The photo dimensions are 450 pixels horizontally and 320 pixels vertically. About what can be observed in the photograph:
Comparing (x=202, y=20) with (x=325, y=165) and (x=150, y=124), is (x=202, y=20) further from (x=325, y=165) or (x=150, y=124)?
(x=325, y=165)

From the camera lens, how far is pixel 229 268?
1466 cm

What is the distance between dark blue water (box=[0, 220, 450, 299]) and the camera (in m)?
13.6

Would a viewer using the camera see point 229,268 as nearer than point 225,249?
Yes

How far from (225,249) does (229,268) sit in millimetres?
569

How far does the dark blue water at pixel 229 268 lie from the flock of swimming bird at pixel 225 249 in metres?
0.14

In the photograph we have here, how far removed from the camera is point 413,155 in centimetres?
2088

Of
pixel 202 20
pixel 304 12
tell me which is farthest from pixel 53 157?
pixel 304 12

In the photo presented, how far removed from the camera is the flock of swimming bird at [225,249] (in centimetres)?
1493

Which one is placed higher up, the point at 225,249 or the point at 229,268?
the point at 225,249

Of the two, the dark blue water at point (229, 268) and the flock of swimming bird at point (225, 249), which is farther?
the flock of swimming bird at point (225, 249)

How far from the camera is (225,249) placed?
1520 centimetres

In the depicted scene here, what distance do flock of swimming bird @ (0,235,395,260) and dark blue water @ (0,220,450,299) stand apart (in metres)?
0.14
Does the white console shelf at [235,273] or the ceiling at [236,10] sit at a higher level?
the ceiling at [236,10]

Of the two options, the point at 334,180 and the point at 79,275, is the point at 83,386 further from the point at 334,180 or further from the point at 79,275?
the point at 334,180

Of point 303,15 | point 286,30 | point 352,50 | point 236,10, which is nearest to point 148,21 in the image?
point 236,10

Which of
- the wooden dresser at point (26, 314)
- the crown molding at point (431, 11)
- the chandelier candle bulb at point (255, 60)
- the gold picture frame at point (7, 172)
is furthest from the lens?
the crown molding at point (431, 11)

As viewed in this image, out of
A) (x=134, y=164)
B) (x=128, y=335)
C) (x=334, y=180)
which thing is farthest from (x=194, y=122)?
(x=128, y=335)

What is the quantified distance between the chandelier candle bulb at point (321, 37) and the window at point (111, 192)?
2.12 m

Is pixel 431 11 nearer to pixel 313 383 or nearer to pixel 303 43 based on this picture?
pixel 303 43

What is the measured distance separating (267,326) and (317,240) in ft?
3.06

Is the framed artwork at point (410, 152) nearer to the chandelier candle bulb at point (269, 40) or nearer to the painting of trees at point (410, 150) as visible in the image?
* * * * *
PROBLEM DETAILS
Change each occurrence of "chandelier candle bulb" in the records to "ceiling lamp bulb", then give the records again with everything else left as it is.

SOLUTION
The photo dimensions are 450 pixels horizontally and 320 pixels vertically. About what can be observed in the photograph:
Comparing (x=202, y=20) with (x=325, y=165) and (x=150, y=124), is (x=202, y=20) further from (x=325, y=165) or (x=150, y=124)?
(x=325, y=165)

From the camera lens, how far is pixel 229 268?
1466 cm

What is the distance between dark blue water (box=[0, 220, 450, 299]) and the camera (in m)?
13.6

Would a viewer using the camera see point 229,268 as nearer than point 225,249?
Yes

How far from (225,249) does (229,268) sit in millimetres?
569

How far does the dark blue water at pixel 229 268 lie from the flock of swimming bird at pixel 225 249 in metres?
0.14

In the photograph we have here, how far removed from the camera is point 413,155 in centimetres?
2088

Of
pixel 202 20
pixel 304 12
tell me which is farthest from pixel 53 157?
pixel 304 12

In the photo presented, how far removed from the camera is the flock of swimming bird at [225,249] (in centimetres)?
1493

Which one is placed higher up, the point at 225,249 or the point at 229,268?
the point at 225,249

Of the two, the dark blue water at point (229, 268) and the flock of swimming bird at point (225, 249), which is farther?
the flock of swimming bird at point (225, 249)

How far from the camera is (225,249) placed?
1520 centimetres

In the depicted scene here, what distance do flock of swimming bird @ (0,235,395,260) and dark blue water @ (0,220,450,299) stand apart (in metres)?
0.14
Does the white console shelf at [235,273] or the ceiling at [236,10] sit at a higher level?
the ceiling at [236,10]

Of the two options, the point at 334,180 and the point at 79,275, is the point at 83,386 further from the point at 334,180 or further from the point at 79,275?
the point at 334,180

Of point 303,15 | point 286,30 | point 352,50 | point 236,10, which is nearest to point 148,21 in the image?
point 236,10

Which of
- the wooden dresser at point (26, 314)
- the crown molding at point (431, 11)
- the ceiling lamp bulb at point (255, 60)
- the gold picture frame at point (7, 172)
is furthest from the lens?
the crown molding at point (431, 11)

As viewed in this image, out of
A) (x=134, y=164)
B) (x=128, y=335)
C) (x=334, y=180)
which thing is farthest from (x=194, y=122)?
(x=128, y=335)

What is the quantified distance between the ceiling lamp bulb at point (321, 37) and the window at point (111, 192)?
2.12 m

Is pixel 431 11 nearer to pixel 313 383 or nearer to pixel 303 43 based on this picture?
pixel 303 43

What is the measured distance separating (267,326) and (317,240) in ft?
3.06

Is the framed artwork at point (410, 152) nearer to the ceiling lamp bulb at point (269, 40) or nearer to the painting of trees at point (410, 150) as visible in the image?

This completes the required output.